Migration: Legacy to ClimateData
This guide helps you migrate from the legacy climakitae.core API to the modern ClimateData fluent interface.
Migration Policy
- New work: Always use
new_core(fluent API) - Existing code: Legacy APIs remain available and functional during transition
- Timeline: A multi-phase deprecation plan is published in Legacy API status. No breaking changes in the current minor-release series.
- Support: Both interfaces are maintained, but
new_coreis where all new features land.
A note on field names
The legacy DataParameters class is built on the param library and uses
human-readable field names that mirror its GUI controls
(downscaling_method, resolution, timescale, area_subset,
cached_area, scenario_ssp, time_slice as a year-range tuple, etc.).

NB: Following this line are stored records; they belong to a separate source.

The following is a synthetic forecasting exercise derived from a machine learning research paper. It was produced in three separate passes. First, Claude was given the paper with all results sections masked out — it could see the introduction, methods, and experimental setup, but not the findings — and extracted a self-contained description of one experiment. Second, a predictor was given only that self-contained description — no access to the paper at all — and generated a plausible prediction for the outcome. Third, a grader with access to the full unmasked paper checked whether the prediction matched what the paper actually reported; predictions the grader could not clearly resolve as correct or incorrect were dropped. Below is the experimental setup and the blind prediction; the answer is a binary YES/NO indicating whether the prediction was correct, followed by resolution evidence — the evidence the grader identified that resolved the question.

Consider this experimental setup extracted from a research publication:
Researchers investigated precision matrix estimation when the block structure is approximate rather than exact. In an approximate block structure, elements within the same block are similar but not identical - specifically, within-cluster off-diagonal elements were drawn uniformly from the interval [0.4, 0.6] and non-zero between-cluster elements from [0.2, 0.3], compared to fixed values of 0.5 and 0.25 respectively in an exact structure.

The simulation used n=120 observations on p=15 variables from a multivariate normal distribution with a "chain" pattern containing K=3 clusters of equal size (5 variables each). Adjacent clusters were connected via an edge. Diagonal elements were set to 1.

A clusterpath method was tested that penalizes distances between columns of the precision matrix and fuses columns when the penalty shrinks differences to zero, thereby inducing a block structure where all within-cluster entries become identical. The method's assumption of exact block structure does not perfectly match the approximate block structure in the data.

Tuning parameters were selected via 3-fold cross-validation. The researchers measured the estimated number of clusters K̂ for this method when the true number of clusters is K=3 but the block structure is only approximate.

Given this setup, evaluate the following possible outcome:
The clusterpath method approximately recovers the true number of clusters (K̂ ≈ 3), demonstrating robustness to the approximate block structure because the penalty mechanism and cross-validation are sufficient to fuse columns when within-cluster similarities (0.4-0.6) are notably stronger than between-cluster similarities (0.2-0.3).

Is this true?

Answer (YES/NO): YES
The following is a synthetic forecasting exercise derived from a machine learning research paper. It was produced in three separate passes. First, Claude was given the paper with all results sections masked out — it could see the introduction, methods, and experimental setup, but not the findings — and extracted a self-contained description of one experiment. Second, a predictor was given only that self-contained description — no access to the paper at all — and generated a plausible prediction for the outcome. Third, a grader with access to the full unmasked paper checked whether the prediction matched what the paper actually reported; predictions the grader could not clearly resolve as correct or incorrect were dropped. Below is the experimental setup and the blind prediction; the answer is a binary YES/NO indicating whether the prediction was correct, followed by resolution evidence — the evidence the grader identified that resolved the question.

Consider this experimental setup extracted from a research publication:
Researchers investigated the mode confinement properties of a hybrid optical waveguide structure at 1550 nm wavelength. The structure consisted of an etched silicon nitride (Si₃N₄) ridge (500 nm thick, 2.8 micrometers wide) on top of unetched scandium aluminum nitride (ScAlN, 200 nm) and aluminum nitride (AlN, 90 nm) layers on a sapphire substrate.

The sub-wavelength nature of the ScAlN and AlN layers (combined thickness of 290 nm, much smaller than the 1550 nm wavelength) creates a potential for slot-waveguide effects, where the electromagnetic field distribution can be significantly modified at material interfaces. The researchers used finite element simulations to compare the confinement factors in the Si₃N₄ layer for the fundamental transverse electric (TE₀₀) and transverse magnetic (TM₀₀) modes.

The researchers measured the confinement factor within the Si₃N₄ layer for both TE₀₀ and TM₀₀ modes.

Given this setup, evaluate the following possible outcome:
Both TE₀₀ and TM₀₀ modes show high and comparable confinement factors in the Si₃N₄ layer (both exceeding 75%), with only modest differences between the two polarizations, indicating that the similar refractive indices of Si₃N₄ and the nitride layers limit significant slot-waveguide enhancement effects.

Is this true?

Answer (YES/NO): NO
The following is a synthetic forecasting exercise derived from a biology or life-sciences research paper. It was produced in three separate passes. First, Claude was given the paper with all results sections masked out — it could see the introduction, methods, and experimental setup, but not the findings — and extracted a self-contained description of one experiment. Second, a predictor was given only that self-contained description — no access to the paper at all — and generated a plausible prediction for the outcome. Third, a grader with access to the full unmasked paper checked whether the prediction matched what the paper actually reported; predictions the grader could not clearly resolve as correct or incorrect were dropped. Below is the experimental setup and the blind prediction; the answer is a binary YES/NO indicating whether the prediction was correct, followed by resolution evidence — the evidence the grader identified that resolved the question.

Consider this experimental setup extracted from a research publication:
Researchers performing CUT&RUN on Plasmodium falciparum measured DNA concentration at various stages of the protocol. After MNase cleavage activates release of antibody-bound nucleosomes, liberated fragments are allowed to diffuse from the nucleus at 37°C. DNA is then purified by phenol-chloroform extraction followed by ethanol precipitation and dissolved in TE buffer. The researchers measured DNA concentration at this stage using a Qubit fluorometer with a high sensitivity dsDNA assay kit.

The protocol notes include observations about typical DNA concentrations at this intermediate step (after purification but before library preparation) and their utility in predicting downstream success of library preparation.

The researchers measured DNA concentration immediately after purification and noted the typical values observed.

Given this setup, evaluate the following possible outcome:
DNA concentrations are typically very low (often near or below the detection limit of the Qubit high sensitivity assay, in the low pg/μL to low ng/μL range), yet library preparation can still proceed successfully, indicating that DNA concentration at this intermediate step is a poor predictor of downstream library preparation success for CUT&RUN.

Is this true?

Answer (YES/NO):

The new_core interface uses catalog-native names (activity_id,
grid_label, table_id, experiment_id, etc.). Watch for this when
porting a script.
Quick Pattern: Basic Query
❌ Legacy Approach
from climakitae.core.data_interface import DataParameters, get_data
# Build parameters using the legacy field names
params = DataParameters()
params.downscaling_method = "Dynamical" # WRF
params.resolution = "3 km" # ≈ grid_label d03
params.timescale = "monthly" # ≈ table_id 'mon'
params.variable = "Maximum air temperature at 2m" # display name, not 't2max'
params.scenario_historical = ["Historical Climate"]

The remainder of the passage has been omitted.